One thing I was especially interested to see was that they hit the exact, right balance with Chris Benoit. He was, of course, mentioned in results and in the section for the “New Era of ECW” there is an image of Chris Benoit accompanied by the following:

“After Chris Benoit failed to appear at Night of Champions, WWE contacted the Fayetteville County Sheriff’s office requesting that they check on the Benoit family.
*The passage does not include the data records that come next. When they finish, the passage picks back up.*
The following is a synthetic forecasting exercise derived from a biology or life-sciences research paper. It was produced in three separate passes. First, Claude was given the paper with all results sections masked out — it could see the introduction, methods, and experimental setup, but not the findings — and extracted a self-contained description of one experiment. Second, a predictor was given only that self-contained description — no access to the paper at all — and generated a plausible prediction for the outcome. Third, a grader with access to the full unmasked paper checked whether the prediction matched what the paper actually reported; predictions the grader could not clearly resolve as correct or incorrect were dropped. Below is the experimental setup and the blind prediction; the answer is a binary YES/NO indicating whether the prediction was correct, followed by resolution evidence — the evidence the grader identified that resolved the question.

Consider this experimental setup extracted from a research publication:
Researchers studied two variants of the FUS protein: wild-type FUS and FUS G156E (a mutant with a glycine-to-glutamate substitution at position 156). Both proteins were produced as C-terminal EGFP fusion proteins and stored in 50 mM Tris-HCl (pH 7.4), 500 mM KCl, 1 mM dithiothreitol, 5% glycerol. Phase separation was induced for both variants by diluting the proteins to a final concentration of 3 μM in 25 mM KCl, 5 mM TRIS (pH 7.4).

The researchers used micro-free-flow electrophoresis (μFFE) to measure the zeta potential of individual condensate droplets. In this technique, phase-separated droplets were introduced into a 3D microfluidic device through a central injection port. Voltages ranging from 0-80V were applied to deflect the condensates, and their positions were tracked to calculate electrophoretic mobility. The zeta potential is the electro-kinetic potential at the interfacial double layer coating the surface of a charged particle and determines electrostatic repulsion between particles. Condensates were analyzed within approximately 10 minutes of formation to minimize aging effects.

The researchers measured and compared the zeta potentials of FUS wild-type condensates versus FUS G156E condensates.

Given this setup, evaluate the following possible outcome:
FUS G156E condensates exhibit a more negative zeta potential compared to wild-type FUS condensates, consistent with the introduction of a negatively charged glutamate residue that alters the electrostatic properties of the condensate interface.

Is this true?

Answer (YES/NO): NO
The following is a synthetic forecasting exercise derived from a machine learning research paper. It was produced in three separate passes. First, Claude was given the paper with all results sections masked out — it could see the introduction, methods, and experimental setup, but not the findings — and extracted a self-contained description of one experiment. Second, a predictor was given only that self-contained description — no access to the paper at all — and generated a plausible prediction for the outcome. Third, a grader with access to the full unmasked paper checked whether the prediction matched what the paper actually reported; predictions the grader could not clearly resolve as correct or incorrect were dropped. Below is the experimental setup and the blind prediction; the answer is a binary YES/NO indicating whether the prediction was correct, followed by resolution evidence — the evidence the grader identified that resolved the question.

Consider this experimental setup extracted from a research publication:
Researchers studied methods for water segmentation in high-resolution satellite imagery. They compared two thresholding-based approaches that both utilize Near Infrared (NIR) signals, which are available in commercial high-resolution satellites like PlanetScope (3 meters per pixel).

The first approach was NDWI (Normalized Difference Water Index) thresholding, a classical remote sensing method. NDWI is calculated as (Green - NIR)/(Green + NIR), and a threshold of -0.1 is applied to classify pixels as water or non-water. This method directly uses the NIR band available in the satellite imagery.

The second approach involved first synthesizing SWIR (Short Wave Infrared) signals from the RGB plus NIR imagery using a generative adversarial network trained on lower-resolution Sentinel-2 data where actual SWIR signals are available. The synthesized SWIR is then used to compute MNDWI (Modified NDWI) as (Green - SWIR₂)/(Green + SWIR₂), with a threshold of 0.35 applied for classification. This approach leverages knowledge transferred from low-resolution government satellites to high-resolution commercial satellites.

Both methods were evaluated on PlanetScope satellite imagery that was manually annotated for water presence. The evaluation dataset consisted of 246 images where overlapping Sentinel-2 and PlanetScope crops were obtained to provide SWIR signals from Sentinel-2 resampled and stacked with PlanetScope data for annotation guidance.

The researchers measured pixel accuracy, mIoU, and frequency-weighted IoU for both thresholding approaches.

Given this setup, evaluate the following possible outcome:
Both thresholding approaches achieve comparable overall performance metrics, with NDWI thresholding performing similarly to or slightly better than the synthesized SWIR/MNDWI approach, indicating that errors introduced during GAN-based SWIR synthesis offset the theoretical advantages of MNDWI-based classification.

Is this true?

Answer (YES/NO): NO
Upon arrival on June 25th, 2007, authorities discovered the tragic double homicide-suicide involving Benoit, his wife Nancy, and son Daniel.”. 
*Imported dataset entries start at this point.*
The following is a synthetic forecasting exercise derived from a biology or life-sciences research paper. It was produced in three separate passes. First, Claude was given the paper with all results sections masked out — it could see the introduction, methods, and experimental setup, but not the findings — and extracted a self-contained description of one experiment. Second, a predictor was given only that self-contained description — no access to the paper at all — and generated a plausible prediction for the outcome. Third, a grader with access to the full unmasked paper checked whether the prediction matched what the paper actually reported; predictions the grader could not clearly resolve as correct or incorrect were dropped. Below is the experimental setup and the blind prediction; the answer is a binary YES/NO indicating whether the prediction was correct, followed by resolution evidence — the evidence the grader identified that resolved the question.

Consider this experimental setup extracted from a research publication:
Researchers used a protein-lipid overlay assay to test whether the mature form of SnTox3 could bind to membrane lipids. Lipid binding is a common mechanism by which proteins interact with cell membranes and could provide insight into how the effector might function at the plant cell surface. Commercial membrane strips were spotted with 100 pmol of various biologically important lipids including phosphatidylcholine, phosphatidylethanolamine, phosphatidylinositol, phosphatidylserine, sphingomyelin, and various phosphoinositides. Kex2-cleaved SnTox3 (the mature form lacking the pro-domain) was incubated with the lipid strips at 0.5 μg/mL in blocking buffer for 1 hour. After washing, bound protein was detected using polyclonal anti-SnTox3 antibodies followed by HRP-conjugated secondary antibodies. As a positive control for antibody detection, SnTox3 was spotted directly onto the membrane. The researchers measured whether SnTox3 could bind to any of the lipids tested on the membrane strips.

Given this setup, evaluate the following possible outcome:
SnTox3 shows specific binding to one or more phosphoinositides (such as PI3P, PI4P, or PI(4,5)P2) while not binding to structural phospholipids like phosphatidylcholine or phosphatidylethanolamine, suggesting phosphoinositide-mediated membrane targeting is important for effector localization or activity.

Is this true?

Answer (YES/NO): NO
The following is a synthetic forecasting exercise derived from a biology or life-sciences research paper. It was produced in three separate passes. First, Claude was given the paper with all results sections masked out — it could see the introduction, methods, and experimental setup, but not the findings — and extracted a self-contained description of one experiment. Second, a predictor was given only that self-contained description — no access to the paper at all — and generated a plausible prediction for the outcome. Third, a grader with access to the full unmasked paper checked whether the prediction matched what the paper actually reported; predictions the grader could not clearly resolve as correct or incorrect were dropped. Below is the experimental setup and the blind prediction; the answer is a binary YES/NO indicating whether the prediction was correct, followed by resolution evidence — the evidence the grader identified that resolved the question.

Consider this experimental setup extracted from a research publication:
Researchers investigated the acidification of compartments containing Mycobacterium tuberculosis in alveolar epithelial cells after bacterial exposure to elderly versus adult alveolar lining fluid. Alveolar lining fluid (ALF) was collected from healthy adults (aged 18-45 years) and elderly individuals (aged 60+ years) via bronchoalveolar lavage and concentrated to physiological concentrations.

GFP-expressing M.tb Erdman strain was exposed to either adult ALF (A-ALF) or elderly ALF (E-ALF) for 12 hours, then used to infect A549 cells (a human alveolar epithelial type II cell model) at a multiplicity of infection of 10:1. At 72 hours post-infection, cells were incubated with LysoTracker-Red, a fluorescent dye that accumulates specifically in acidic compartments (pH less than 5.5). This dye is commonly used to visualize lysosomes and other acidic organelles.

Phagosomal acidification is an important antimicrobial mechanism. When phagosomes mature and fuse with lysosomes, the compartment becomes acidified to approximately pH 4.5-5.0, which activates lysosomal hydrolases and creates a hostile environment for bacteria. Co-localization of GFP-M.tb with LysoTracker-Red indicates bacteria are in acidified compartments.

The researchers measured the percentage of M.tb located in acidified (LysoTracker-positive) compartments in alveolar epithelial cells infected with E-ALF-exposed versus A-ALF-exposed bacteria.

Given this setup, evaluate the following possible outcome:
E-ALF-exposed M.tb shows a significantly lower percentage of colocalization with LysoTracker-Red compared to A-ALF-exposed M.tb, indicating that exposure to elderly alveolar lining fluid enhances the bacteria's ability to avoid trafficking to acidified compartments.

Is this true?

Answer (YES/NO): NO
I feel that they didn’t take the easy way out & gloss over by not mentioning him, but they did manage to include him without being too positive either – something challenging to pull off – and in this case, very well done.
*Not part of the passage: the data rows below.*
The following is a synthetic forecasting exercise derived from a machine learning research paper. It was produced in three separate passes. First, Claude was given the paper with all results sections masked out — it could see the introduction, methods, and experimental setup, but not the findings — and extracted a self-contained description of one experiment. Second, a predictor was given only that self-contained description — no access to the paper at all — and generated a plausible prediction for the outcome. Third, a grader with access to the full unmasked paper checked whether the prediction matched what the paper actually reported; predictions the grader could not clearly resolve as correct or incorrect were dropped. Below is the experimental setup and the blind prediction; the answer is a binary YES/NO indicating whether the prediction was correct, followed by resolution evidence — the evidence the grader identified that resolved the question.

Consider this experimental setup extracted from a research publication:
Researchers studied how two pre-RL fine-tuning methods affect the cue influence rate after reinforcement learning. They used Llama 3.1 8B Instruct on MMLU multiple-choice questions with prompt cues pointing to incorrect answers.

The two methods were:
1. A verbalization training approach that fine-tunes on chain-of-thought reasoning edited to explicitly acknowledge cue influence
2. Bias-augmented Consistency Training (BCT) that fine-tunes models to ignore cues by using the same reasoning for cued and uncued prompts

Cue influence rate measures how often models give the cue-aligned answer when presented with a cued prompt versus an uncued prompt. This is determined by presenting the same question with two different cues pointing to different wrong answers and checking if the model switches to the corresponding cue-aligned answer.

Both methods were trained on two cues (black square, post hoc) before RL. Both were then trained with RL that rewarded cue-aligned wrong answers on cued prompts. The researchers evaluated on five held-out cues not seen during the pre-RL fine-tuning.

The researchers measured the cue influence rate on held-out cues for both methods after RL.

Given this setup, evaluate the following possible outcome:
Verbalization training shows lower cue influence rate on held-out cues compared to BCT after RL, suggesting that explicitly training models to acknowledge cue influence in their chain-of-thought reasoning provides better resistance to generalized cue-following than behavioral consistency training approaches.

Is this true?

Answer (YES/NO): NO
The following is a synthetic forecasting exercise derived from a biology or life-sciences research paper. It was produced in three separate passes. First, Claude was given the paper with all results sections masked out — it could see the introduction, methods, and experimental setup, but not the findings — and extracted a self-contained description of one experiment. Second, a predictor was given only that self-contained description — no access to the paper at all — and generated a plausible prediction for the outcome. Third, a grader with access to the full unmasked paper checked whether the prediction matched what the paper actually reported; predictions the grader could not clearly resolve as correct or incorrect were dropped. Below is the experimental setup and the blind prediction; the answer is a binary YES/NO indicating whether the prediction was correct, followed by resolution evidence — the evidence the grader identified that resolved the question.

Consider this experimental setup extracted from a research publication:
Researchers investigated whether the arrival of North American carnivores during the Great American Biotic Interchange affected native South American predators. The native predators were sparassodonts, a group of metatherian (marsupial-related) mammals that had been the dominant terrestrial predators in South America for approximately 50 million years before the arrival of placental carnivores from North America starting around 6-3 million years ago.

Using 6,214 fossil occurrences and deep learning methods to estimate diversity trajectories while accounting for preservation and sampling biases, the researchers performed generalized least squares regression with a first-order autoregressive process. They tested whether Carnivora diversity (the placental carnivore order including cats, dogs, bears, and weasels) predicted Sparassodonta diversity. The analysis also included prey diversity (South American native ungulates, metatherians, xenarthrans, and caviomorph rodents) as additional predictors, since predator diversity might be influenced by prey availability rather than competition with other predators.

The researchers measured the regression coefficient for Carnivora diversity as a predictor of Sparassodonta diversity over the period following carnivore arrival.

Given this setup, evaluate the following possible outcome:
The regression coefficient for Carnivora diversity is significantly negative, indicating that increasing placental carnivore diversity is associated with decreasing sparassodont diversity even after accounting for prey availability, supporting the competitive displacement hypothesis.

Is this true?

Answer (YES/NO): YES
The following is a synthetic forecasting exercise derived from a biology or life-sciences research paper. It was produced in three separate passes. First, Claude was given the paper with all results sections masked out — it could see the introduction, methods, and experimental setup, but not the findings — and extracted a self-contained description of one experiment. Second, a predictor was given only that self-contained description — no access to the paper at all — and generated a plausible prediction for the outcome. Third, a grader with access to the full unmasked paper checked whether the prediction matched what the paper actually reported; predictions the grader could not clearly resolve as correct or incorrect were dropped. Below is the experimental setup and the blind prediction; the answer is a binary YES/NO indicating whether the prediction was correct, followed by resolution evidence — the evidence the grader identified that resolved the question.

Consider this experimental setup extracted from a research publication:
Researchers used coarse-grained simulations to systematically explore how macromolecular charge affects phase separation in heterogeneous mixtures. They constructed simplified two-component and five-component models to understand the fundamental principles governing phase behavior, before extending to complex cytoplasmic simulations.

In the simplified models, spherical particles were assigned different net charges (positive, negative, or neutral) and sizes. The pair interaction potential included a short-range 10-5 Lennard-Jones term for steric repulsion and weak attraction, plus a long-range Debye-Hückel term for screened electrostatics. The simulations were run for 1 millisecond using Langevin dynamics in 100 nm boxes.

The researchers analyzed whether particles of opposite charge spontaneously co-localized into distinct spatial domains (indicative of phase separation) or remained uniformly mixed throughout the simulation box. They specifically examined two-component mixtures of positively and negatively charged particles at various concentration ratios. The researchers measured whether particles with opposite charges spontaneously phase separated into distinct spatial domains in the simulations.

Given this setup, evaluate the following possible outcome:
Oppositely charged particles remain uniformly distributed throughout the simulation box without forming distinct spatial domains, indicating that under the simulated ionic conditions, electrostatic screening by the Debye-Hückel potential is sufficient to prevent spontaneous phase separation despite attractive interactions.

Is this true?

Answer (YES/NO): NO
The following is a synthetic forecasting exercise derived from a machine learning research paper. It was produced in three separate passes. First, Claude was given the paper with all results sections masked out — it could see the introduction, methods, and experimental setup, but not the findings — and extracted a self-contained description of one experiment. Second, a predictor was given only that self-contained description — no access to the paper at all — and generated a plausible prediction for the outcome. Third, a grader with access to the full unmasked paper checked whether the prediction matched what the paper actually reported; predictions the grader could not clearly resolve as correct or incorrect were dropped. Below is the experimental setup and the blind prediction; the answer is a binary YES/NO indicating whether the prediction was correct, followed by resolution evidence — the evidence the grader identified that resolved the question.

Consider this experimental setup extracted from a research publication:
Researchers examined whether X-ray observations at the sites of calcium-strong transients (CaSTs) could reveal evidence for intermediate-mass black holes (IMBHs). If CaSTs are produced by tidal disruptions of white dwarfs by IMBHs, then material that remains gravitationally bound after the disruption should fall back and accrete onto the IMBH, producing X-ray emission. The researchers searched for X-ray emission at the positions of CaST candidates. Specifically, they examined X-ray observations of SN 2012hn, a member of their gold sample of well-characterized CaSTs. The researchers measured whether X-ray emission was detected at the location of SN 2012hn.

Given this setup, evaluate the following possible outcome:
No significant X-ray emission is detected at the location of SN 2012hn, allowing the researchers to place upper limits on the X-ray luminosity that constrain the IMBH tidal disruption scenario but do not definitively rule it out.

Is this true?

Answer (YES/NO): NO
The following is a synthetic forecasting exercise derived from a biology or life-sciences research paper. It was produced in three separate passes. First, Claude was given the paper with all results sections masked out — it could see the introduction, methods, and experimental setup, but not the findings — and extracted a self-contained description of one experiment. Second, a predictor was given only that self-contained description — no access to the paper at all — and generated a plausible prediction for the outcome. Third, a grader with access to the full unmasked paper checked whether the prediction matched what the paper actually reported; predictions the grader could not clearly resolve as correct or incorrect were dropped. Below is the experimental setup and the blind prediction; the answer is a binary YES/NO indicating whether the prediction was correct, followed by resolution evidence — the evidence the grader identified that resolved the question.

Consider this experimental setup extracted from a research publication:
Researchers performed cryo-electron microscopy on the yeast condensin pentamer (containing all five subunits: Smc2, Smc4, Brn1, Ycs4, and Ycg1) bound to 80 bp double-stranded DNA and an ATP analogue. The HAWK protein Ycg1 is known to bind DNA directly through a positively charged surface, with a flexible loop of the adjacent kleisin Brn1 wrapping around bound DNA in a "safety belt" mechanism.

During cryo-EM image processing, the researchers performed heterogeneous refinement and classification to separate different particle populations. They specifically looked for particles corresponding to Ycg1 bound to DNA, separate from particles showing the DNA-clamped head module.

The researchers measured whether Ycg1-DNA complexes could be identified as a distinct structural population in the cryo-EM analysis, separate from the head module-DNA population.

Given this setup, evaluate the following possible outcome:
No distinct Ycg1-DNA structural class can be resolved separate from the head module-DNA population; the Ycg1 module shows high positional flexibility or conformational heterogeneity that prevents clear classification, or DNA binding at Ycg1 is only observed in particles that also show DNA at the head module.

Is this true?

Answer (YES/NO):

The Monday Night War between WWE Raw and WCW Nitro is covered with 14 pages detailing the weekly ratings in a graph format along with pictures connecting to the key moments in the fight for wrestling supremacy.

There are a great number of little but well-produced details in WWE 50, such as the map that outlines the territories that once dotted North America providing the names of the organizations and promoters who ran them. Each era has a section featuring the prominent WWE stars of the time and a brief biography. You are reminded of the star power of these wrestlers that you may have forgotten about such as Junkyard Dog, Big John Studd, Pedro Morales, The Fabulous Kangaroos, Red Bastien and many more.

Also enjoyable was the look at the WWE’S office building in Stamford -Titan Towers. It is fun to see that WWE employees decorate their work stations with exciting WWE products and the life-sized statue of Andre the Giant that greets guests as they enter the building is awesome – I want one for our house.

I pressed James for a quote about WWE 50, and he told me it was “The best book I’ve ever seen about Wrestling” high praise indeed from the young man who has devoured all things WWE for the last ten years.